#### Dataset
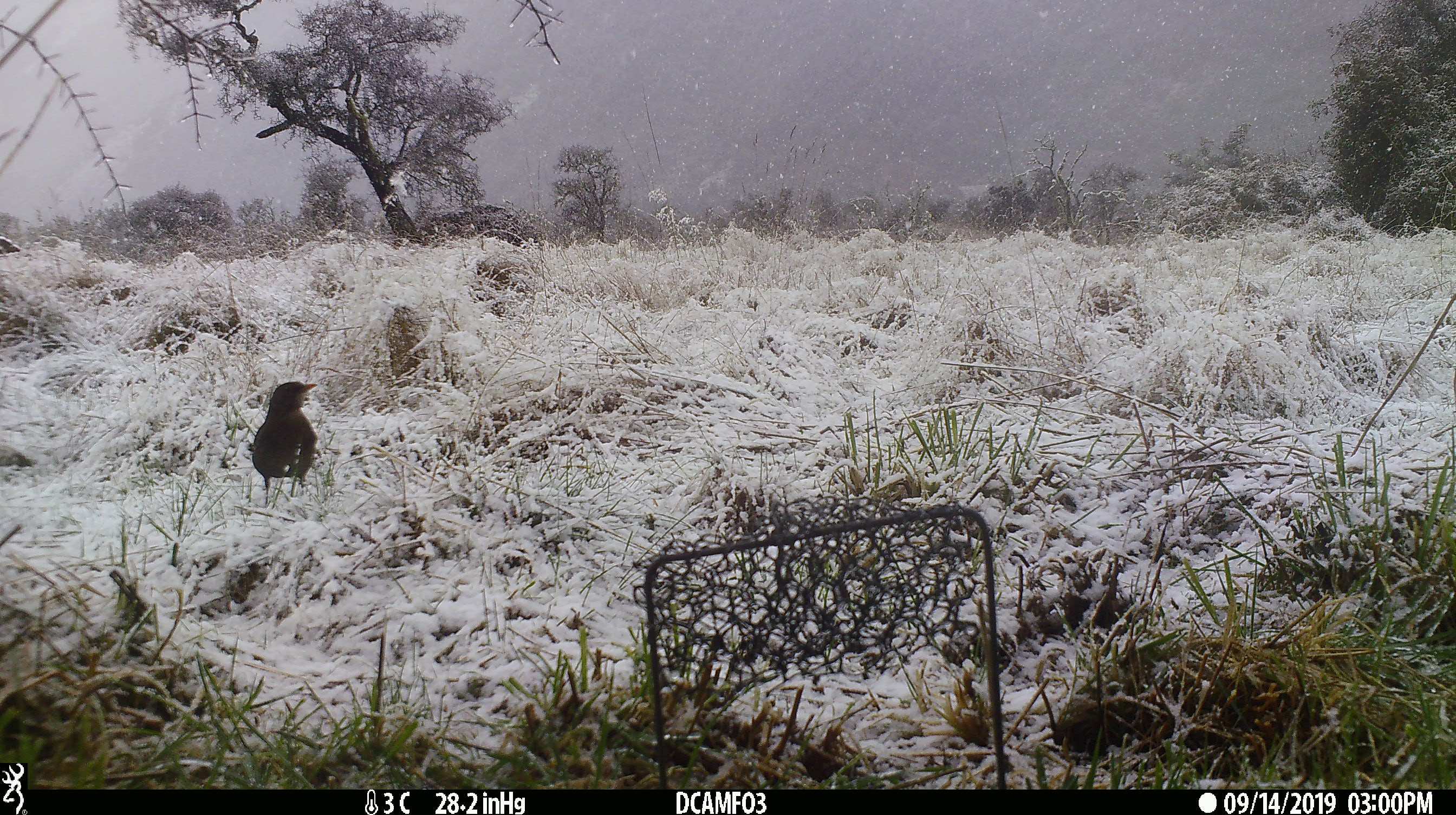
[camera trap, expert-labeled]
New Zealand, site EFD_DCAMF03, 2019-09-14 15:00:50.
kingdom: Animalia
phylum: Chordata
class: Aves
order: Passeriformes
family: Turdidae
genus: Turdus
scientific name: Turdus philomelos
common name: song thrush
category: thrush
########
Problem requirements: Please make your reply exactly the lines from the one containing "kingdom: Animalia" through the end of the entries above, and nothing more.

Solution to this exercise:
kingdom: Animalia
phylum: Chordata
class: Aves
order: Passeriformes
family: Turdidae
genus: Turdus
scientific name: Turdus philomelos
common name: song thrush
category: thrush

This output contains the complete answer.